START Data for review
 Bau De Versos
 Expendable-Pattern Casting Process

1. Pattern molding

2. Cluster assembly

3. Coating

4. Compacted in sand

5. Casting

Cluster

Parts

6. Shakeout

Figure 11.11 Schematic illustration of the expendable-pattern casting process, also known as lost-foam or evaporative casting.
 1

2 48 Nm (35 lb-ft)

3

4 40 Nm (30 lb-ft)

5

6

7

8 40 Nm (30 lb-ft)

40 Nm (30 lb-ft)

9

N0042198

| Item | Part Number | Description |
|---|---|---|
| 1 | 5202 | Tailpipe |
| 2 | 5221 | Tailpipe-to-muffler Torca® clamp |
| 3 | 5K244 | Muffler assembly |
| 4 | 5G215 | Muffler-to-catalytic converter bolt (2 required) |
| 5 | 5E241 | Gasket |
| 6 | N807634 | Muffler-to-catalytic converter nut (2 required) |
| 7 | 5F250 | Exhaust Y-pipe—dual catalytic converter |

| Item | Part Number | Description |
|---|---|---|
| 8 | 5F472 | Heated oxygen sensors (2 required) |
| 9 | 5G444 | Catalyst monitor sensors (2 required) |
END Data for review
START Data for review
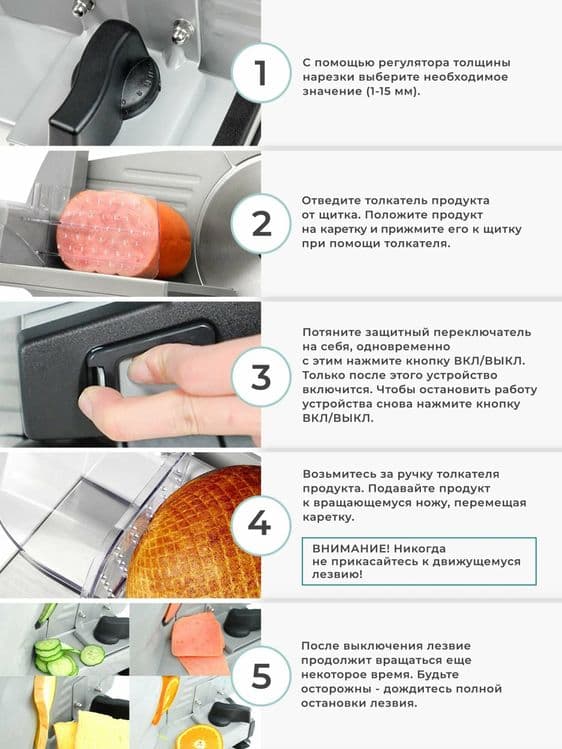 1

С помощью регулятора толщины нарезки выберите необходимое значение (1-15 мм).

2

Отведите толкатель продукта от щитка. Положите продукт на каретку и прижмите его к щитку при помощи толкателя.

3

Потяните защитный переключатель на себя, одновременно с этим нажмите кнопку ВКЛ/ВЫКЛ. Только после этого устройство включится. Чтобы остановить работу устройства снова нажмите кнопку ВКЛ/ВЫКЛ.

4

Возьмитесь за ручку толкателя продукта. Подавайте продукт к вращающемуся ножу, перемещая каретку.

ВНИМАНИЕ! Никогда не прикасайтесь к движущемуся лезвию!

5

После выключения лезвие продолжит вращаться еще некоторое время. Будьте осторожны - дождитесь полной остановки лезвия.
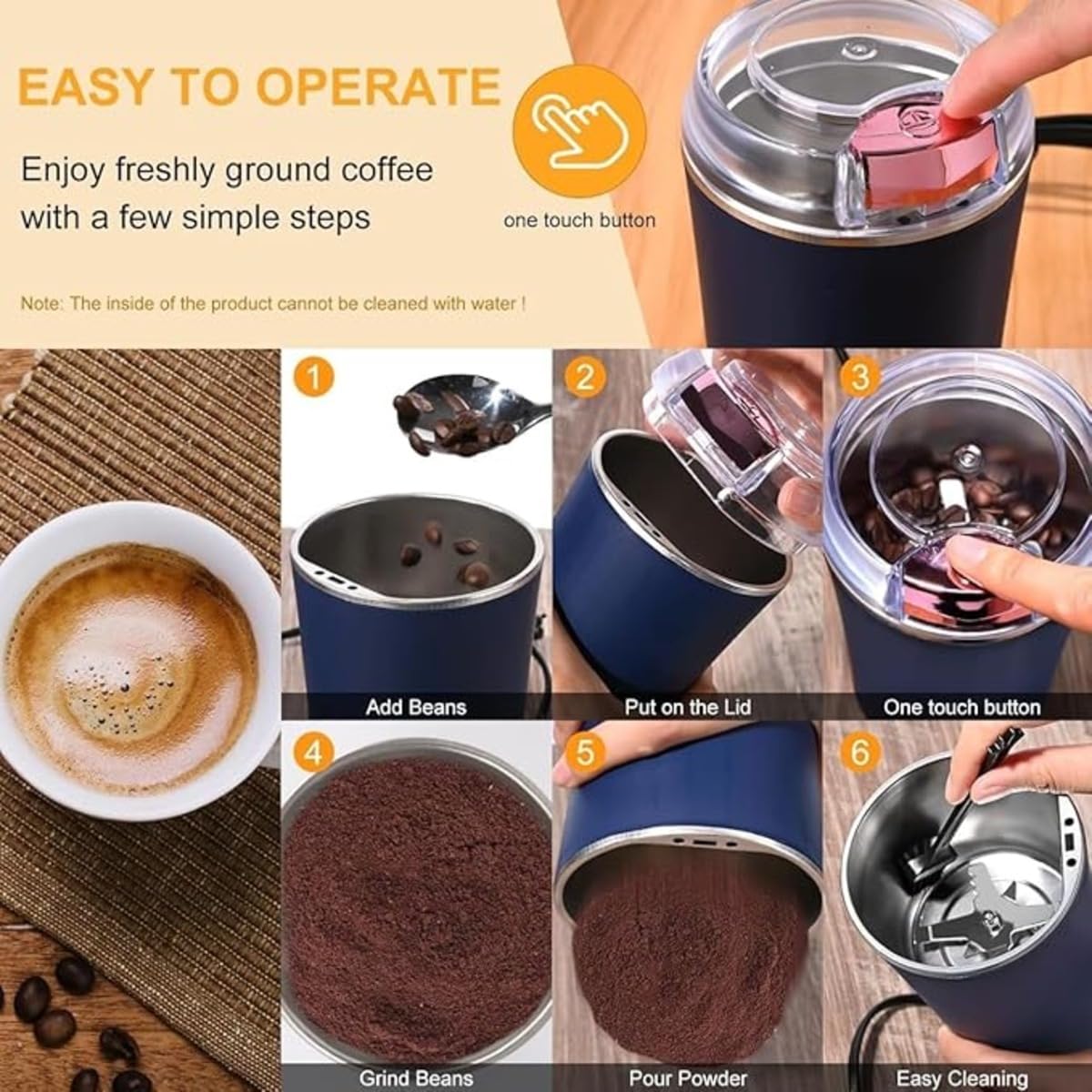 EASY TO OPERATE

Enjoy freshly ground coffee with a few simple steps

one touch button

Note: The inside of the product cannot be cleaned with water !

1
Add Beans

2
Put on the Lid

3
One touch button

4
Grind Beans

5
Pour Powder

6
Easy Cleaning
END Data for review
Among the lines above, find those with the string "sensors" and copy them.

| 8 | 5F472 | Heated oxygen sensors (2 required) |
| 9 | 5G444 | Catalyst monitor sensors (2 required) |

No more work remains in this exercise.